Colin Schepers' Blog: Feedback 22-04-2012

Sunday, April 22, 2012

Feedback 22-04-2012

Experiment Results

Finally some nice results to show after some debugging and parameter tuning; manual and automatic. All experiments are done over 1,000 samples and are averaged over 10,000 runs. For every experiment the 95% confidence intervals are displayed by a colored region surrounding the lines.

Incremental Regression Tree Induction (IRTI)

MCTS_C = (childRewardRangeSize / globalRewardRangeSize) * MCTS_K)

MCTS_K = 2.0

IRTI_SPLIT_NR_TESTS = 100

IRTI_SPLIT_MIN_NR_SAMPLES = 50

IRTI_SIGNIFICANCE_LEVEL = 0.001

IRTI_MEMORIZATION = true

Hierarchical Optimistic Optimization (HOO)

MCTS_C = (parentActionSpaceVolume / globalActionSpaceVolume) * globalRewardVolume * MCTS_K
MCTS_K=5.0
HOO_MEMORIZATION = true
HOO_V_1 = (sqrt(nrActionDimensions) / 2) ^ HOO_ALPHA
HOO_RHO = 2 ^ (- HOO_ALPHA / nrActionDimensions)
HOO_ALPHA = 0.99

IRTI + HOO + MC + Random + UCT (pre-discretization with 25 splits per depth)

Work

Implemented all four multi-step agents and seem to be able to balance the pole in the Cartpole environment pretty well.

Regression-based Meta Tree Learning agent (RMTL)
Hierarchical Optimistic Meta Tree Learning agent (HOMTL)
Regression-based Sequence Tree Learning agent (RSTL)
Hierarchical Optimistic Sequence Tree Learning agent (HOSTL)

Planning

Find a better parameter set for HOO for the Six Hump Camel Back function as it is now barely better than UCT with pre-discretization in that environment.
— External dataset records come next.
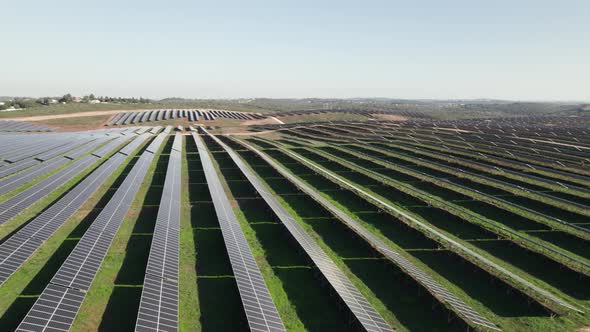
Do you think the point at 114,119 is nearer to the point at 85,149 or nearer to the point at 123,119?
the point at 123,119

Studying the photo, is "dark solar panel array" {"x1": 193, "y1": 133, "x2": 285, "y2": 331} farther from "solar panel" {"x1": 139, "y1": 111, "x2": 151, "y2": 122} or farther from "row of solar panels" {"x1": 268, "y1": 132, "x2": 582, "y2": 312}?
"solar panel" {"x1": 139, "y1": 111, "x2": 151, "y2": 122}

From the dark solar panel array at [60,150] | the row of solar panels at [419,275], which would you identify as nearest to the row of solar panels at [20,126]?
the dark solar panel array at [60,150]

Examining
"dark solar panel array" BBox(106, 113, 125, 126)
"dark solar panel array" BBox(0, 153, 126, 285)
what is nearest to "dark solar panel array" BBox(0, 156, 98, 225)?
"dark solar panel array" BBox(0, 153, 126, 285)

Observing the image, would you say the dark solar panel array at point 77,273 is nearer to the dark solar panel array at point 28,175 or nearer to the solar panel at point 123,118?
the dark solar panel array at point 28,175

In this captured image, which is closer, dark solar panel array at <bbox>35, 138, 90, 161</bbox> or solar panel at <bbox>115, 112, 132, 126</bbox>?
dark solar panel array at <bbox>35, 138, 90, 161</bbox>

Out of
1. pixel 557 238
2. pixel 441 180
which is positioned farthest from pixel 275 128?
pixel 557 238

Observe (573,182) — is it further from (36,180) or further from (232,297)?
(36,180)
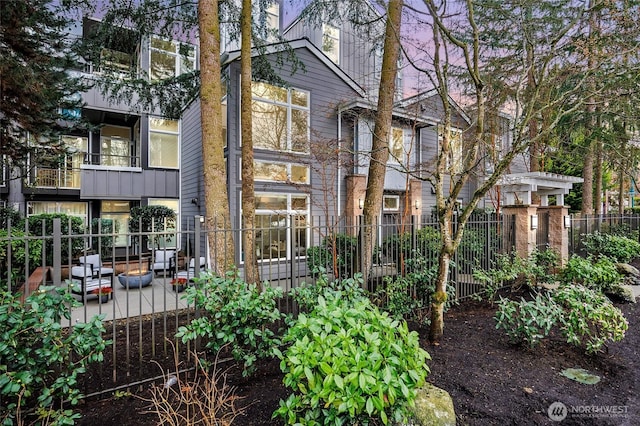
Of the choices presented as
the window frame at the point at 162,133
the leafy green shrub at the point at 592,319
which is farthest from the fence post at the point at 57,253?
the window frame at the point at 162,133

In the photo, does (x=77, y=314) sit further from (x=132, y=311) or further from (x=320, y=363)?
(x=320, y=363)

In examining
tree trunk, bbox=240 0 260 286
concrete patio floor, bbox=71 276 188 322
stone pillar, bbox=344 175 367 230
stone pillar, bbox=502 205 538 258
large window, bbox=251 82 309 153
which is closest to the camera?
tree trunk, bbox=240 0 260 286

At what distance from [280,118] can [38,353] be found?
8.66 m

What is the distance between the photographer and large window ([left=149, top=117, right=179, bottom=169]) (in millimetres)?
12883

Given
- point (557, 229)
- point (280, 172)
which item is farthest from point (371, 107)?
point (557, 229)

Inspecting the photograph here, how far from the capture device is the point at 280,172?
10.0 meters

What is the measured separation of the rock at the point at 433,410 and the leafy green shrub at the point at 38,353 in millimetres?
2443

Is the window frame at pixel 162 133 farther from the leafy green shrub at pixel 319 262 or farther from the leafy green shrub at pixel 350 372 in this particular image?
the leafy green shrub at pixel 350 372

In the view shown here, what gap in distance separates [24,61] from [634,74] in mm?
12877

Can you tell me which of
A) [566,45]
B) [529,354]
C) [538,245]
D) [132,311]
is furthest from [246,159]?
[538,245]

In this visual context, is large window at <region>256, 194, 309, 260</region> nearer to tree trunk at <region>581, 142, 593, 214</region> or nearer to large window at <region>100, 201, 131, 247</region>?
large window at <region>100, 201, 131, 247</region>

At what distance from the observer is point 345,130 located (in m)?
11.4

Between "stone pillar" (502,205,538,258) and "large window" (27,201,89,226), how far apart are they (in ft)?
49.2

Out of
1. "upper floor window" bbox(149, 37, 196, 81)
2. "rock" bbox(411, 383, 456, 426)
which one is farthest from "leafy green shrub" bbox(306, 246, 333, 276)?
"upper floor window" bbox(149, 37, 196, 81)
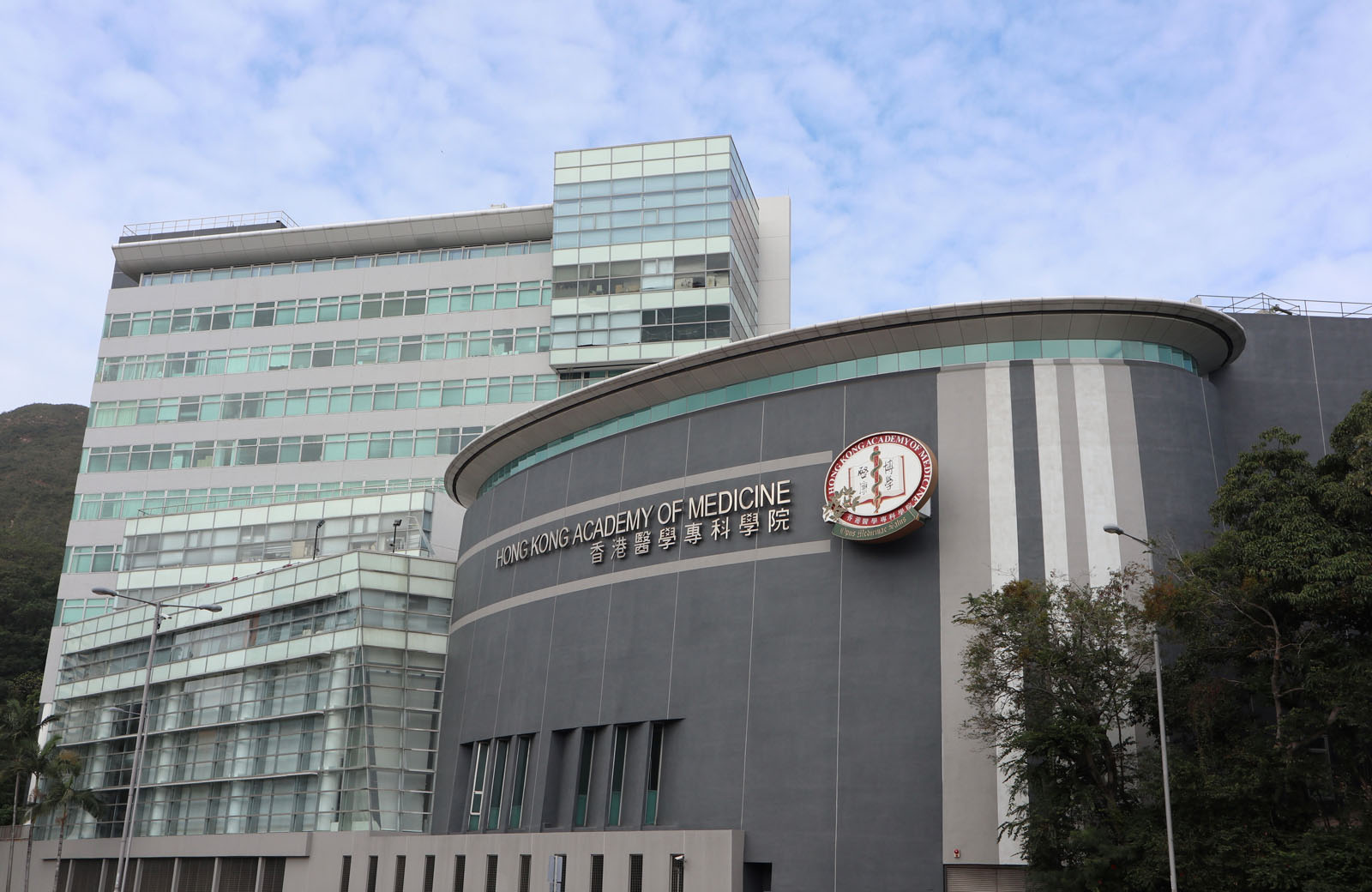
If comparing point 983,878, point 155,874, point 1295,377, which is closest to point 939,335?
point 1295,377

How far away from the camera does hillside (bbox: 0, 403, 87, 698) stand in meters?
101

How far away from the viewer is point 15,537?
371 feet

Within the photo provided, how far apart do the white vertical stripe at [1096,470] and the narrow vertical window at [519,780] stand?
911 inches

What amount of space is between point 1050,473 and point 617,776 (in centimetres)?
1881

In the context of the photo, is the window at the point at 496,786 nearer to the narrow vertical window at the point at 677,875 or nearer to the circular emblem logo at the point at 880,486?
the narrow vertical window at the point at 677,875

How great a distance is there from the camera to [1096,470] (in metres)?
40.1

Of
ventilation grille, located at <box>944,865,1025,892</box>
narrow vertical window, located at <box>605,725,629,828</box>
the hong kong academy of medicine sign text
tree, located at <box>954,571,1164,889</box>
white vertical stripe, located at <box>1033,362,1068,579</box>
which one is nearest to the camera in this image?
tree, located at <box>954,571,1164,889</box>

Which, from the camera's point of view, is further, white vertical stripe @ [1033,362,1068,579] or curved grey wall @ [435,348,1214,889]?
white vertical stripe @ [1033,362,1068,579]

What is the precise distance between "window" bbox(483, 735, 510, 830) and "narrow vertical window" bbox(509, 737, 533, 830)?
0.77 metres

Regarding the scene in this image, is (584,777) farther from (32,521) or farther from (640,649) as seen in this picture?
(32,521)

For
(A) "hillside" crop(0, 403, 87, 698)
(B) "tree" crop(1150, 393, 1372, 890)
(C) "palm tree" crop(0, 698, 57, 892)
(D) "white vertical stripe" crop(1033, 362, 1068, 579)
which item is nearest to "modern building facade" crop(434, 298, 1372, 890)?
(D) "white vertical stripe" crop(1033, 362, 1068, 579)

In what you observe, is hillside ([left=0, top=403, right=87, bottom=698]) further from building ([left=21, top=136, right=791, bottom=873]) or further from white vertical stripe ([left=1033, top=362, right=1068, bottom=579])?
white vertical stripe ([left=1033, top=362, right=1068, bottom=579])

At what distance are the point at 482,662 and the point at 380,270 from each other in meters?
35.7

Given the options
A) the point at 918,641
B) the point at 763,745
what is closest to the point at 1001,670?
the point at 918,641
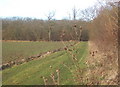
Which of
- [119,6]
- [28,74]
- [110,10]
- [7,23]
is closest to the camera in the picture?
[119,6]

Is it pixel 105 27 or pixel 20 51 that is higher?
pixel 105 27

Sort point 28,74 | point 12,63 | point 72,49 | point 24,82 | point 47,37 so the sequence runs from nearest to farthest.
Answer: point 72,49 < point 24,82 < point 28,74 < point 12,63 < point 47,37

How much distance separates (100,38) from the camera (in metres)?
14.1

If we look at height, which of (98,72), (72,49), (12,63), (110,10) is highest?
(110,10)

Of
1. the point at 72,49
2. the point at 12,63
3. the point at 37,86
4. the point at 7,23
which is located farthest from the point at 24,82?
the point at 7,23

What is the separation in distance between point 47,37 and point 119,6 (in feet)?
125

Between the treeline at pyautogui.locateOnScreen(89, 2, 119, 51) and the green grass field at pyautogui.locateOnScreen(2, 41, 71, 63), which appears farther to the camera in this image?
the green grass field at pyautogui.locateOnScreen(2, 41, 71, 63)

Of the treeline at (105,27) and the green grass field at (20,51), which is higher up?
the treeline at (105,27)

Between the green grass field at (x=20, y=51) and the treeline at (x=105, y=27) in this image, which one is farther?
the green grass field at (x=20, y=51)

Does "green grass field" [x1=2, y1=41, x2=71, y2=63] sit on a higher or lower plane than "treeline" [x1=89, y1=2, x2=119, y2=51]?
lower

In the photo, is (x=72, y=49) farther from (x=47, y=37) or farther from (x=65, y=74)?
(x=47, y=37)

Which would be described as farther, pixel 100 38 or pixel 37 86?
pixel 100 38

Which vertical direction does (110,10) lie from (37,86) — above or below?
above

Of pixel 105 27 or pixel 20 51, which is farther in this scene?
pixel 20 51
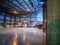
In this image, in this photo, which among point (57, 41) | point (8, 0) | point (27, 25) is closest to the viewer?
point (57, 41)

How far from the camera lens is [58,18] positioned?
1.36m

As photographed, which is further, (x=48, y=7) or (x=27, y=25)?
(x=27, y=25)

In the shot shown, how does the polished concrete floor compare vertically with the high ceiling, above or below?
below

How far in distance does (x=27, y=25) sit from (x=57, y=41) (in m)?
21.8

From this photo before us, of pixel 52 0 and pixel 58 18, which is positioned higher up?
pixel 52 0

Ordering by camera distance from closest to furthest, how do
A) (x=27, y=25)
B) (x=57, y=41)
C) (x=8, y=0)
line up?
1. (x=57, y=41)
2. (x=8, y=0)
3. (x=27, y=25)

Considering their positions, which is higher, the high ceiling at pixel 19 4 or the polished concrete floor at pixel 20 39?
the high ceiling at pixel 19 4

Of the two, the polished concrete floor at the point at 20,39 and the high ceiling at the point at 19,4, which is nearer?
the polished concrete floor at the point at 20,39

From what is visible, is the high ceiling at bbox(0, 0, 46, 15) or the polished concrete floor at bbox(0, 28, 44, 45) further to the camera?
the high ceiling at bbox(0, 0, 46, 15)

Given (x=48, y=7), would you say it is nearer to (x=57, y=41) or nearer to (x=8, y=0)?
(x=57, y=41)

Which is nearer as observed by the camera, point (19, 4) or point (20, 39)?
point (20, 39)

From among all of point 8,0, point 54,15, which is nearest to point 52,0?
point 54,15

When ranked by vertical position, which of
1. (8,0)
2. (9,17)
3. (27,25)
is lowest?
(27,25)

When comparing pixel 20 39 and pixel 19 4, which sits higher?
pixel 19 4
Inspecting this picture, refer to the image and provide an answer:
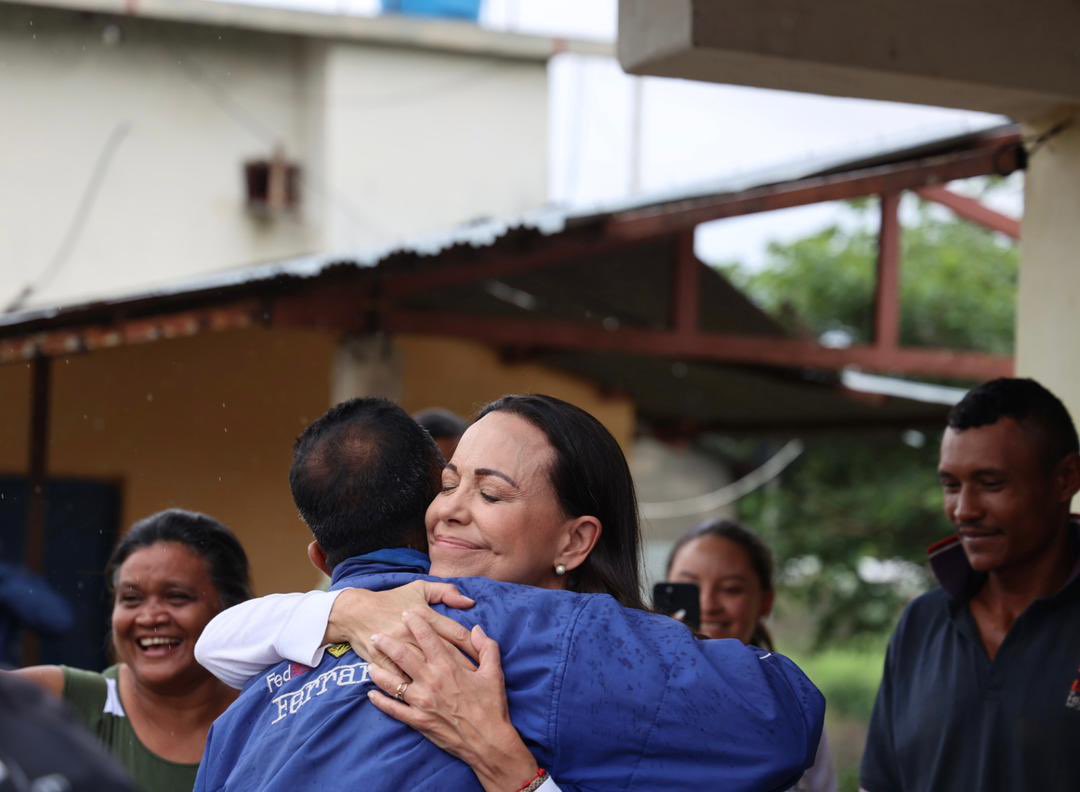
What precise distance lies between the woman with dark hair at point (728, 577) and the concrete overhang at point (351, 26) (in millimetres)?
9186

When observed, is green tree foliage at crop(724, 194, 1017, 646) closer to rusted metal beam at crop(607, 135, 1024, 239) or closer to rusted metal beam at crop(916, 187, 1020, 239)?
rusted metal beam at crop(916, 187, 1020, 239)

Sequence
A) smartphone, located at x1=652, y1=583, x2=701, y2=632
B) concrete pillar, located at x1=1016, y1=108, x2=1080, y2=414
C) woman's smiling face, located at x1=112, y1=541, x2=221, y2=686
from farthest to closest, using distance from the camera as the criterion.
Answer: concrete pillar, located at x1=1016, y1=108, x2=1080, y2=414 → smartphone, located at x1=652, y1=583, x2=701, y2=632 → woman's smiling face, located at x1=112, y1=541, x2=221, y2=686

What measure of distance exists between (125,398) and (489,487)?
14.8 feet

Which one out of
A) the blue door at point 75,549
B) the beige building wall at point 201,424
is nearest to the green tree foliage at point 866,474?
the beige building wall at point 201,424

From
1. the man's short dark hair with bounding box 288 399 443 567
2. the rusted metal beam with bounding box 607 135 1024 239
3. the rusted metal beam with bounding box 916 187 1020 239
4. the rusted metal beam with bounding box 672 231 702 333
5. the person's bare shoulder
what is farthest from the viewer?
the rusted metal beam with bounding box 916 187 1020 239

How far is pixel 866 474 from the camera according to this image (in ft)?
51.0

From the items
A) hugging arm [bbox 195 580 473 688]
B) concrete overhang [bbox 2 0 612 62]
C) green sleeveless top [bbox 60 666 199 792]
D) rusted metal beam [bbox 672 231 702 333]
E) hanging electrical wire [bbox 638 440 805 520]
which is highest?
concrete overhang [bbox 2 0 612 62]

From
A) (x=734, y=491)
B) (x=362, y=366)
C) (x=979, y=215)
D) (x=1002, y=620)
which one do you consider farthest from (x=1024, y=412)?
(x=734, y=491)

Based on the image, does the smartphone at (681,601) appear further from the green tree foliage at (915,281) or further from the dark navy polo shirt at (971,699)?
the green tree foliage at (915,281)

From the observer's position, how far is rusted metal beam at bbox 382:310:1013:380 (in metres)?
7.32

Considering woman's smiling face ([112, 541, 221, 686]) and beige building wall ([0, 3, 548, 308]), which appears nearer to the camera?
woman's smiling face ([112, 541, 221, 686])

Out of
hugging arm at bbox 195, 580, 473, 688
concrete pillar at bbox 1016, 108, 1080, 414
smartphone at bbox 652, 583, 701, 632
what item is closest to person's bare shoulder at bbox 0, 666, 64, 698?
hugging arm at bbox 195, 580, 473, 688

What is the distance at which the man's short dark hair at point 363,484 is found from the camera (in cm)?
230

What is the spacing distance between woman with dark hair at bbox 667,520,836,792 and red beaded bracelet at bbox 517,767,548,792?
1993 millimetres
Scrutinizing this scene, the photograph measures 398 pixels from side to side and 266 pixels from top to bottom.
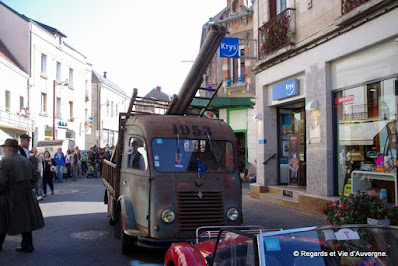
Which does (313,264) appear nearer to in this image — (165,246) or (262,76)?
(165,246)

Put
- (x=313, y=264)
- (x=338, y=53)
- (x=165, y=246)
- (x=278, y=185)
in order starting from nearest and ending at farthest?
(x=313, y=264), (x=165, y=246), (x=338, y=53), (x=278, y=185)

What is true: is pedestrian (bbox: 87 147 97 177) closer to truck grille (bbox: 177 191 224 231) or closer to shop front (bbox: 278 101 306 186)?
shop front (bbox: 278 101 306 186)

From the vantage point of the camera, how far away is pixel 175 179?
591 centimetres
I can then generate the same pictures as the ones above.
Do experiments regarding the multi-step agents and possibly debug / optimize code.

5 comments:

MichaelKaisers23 April, 2012 11:15
Dear Colin,

very good to see these evaluations, I particularly like the comparative ones under point 3. Here a few remarks:

1. It appears you indicate standard deviation or variance in your error bars, please specify, e.g., in the text say mu +- sigma (squared). Make sure you know why you indicate the error bars, and if you want to use confidence intervals:
http://scienceblogs.com/cognitivedaily/2008/07/most_researchers_dont_understa_1.php
http://users.rowan.edu/~everett/courses/Sys_3/docs/11%20Conf%20Int%20&%20Sam%20Size.pdf

2. You Y-axis label still reads error - you just gave the slide the title regret. I would rather label the y-axis regret to avoid confusion with the overloaded term 'error'.

3. GREEDY REWARD CURVE:
- These are averages as well, right? Why not include error bars for performance as well?
- The performance of a random agent does not change as he gets more samples, thus you can replace the noisy line with a straight line. BTW, same applies for the regret curve.
- UCT label should include # cuts/depth
- If you know the optimum, always give a straight line of it. Also, zoom out so the optimum is still visible inside the graph.
- Consider a log scale for the #samples.

4. Behavior: I think Random, MC and Hoo work as expected. IRT and UCT show very interesting averages during learning (dip vs following the sinus shape).
- IRT appears to make the first split only after 100 samples, and then hardly explore the worse leaf at all. Is it possible to set it up to split earlier, but explore both branches more?
- The first 500 UCT samples look deterministic - we can see if it is once you added error bars. Did you by any chance copy half of the sinus return vector? If this is actually the behavior, I would look at the UCT selection strategy. Do you have a fixed depth and do you always select unseen samples rather than following the averages down to a leaf?
ReplyDelete
Replies
Colin23 April, 2012 15:43
Thanks. I will make the changes at home. To clarify some of the remarks already:

- I set the optimum equal to the top of the graph for the Greedy Reward Curve. Maybe it's nicer to lower this a bit and add a red line equal to the maximum (although this overlaps the other lines most of the time due to the very small difference).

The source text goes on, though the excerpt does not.